### PROBLEM DETAILS
In the following material, identify every line holding the string "measured" and return it.

· · · · ·

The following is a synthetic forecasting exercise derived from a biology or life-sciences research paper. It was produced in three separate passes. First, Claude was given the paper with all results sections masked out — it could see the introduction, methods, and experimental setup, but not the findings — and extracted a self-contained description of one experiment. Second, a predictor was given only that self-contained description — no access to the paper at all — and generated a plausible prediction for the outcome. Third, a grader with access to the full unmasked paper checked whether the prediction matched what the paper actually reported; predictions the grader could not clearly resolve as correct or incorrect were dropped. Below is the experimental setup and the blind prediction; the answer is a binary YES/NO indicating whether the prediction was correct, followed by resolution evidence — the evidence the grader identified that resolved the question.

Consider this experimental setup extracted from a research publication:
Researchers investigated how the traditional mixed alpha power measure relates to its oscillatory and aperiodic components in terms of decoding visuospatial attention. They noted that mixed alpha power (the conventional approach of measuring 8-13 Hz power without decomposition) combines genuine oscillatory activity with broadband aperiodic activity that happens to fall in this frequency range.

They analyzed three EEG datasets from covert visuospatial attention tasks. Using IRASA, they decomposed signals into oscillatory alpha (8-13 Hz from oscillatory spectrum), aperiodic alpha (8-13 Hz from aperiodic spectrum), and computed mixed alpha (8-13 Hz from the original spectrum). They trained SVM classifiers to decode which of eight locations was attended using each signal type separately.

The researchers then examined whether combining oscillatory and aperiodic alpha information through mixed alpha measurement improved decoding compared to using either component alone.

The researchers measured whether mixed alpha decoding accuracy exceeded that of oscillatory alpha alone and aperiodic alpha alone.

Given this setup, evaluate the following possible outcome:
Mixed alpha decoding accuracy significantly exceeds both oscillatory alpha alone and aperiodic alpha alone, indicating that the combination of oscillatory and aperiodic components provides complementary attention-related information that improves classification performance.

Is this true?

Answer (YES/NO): NO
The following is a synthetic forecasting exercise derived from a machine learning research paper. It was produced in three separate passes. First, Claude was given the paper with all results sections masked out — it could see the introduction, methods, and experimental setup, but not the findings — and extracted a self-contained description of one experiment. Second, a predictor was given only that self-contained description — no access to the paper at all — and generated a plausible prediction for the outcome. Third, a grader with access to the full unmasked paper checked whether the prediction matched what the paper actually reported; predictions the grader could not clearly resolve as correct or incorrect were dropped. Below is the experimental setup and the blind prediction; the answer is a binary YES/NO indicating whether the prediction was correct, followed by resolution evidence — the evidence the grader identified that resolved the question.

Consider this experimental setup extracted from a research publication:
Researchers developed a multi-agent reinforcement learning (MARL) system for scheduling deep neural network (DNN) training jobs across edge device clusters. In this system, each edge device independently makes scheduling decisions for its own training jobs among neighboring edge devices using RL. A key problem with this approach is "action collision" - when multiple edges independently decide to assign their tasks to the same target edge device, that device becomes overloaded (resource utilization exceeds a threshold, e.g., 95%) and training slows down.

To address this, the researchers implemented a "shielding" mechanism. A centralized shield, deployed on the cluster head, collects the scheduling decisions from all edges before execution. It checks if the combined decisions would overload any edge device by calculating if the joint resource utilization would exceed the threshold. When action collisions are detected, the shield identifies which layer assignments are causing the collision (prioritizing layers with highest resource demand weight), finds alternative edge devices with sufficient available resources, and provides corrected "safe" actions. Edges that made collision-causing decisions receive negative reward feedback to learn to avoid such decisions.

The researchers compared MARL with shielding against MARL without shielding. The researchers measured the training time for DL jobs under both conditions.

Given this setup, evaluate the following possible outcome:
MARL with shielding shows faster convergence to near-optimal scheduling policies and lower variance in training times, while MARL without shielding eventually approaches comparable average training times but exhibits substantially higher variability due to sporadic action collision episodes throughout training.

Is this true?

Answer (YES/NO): NO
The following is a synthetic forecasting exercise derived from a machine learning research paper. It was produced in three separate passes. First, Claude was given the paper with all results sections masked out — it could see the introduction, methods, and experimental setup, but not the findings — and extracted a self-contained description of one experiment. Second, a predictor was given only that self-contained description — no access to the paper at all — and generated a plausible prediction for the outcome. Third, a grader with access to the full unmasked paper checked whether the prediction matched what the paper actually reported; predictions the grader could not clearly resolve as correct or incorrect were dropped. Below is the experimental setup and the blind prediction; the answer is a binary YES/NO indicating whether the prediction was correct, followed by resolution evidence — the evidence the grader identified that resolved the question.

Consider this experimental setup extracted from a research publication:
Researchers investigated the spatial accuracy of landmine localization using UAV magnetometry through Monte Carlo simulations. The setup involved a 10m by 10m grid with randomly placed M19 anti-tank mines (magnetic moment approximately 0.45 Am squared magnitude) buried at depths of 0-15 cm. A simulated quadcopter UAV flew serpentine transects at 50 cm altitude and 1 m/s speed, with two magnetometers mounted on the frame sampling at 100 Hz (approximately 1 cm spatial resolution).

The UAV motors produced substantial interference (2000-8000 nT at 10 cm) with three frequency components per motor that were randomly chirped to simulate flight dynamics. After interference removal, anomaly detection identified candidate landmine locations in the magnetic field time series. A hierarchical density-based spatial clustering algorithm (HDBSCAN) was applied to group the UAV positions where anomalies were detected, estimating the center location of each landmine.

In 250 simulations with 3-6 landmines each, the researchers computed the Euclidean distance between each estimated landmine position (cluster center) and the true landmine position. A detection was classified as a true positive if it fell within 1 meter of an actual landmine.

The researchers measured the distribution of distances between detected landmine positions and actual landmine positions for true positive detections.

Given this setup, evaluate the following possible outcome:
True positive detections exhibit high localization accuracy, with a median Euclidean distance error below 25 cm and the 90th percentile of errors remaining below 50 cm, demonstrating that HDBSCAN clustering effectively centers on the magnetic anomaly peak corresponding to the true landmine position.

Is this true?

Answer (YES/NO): NO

· · · · ·

### ANSWER TO THIS PROBLEM
The researchers measured whether mixed alpha decoding accuracy exceeded that of oscillatory alpha alone and aperiodic alpha alone.
The researchers compared MARL with shielding against MARL without shielding. The researchers measured the training time for DL jobs under both conditions.
The researchers measured the distribution of distances between detected landmine positions and actual landmine positions for true positive detections.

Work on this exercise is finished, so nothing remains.